The NFLPA released data earlier this year concluding that non-contact injuries occurred at a higher rate on artificial turf than on grass during the 2022 regular season. But internal league data reviewed by ESPN in November showed the latest rate of non-contact injuries to the knee and ankle And footwork in the NFL was almost identical on natural and artificial playing surfaces. Cowboys owner Jerry Jones said at the time that the NFL had no plans to convert all playing surfaces to turf, saying “league statistics don’t see issues with the type of surface we have instead of natural turf.”
Howell said in his statement Wednesday that the federation recognizes the “investment” required to convert all fields to turf, but also questioned why NFL team owners are planning to make these changes for the 2026 World Cup but not for their players.
“Although we know there is an investment in making this change, there is a greater cost to everyone in our business if we continue to lose our best players to unnecessary injuries,” Howell said. “It makes no sense for pitches to be switched to high-quality grass surfaces when the World Cup comes around, or football clubs come to visit for exhibition matches in the summer, but poor synthetic surfaces are acceptable for our players. This is worth the investment in. It simply needs to change now.”
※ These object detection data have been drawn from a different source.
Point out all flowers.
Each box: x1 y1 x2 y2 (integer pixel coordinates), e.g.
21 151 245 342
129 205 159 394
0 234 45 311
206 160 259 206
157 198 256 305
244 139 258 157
Howell took over for DeMaurice Smith in June, when the union’s Player Representatives Council elected him as the fourth CEO in NFLPA history.
When asked about MetLife’s new surface in August, Rodgers said he preferred grass but also emphasized that he liked FieldTurf, calling it “one of the best artificial surfaces I’ve ever seen.”
Several players strongly criticized the artificial surface after Rodgers’ injury, including former Packers teammate and close friend David Bakhtiari.
“Congratulations to the NFL,” Bakhtiari said Monday on social media. “How many other players have to get hurt on artificial turf???! You care about football players more than us. You’re planning to remove all the artificial turf for the next World Cup. So obviously it’s possible. I’m tired of this. Be better!” “
The Eagles’ Darius Slay also weighed in on Tuesday, tearing up the quality of MetLife Stadium’s surface.
“MetLife, everyone knows about this damn stadium,” Sly said. “They need to get real grass. This is garbage. It’s sad that anyone would fall because we’re playing this dangerous game, man. Everyone thinks we’re superheroes, but we’re really not.”
ESPN’s Rich Cimini contributed to this report.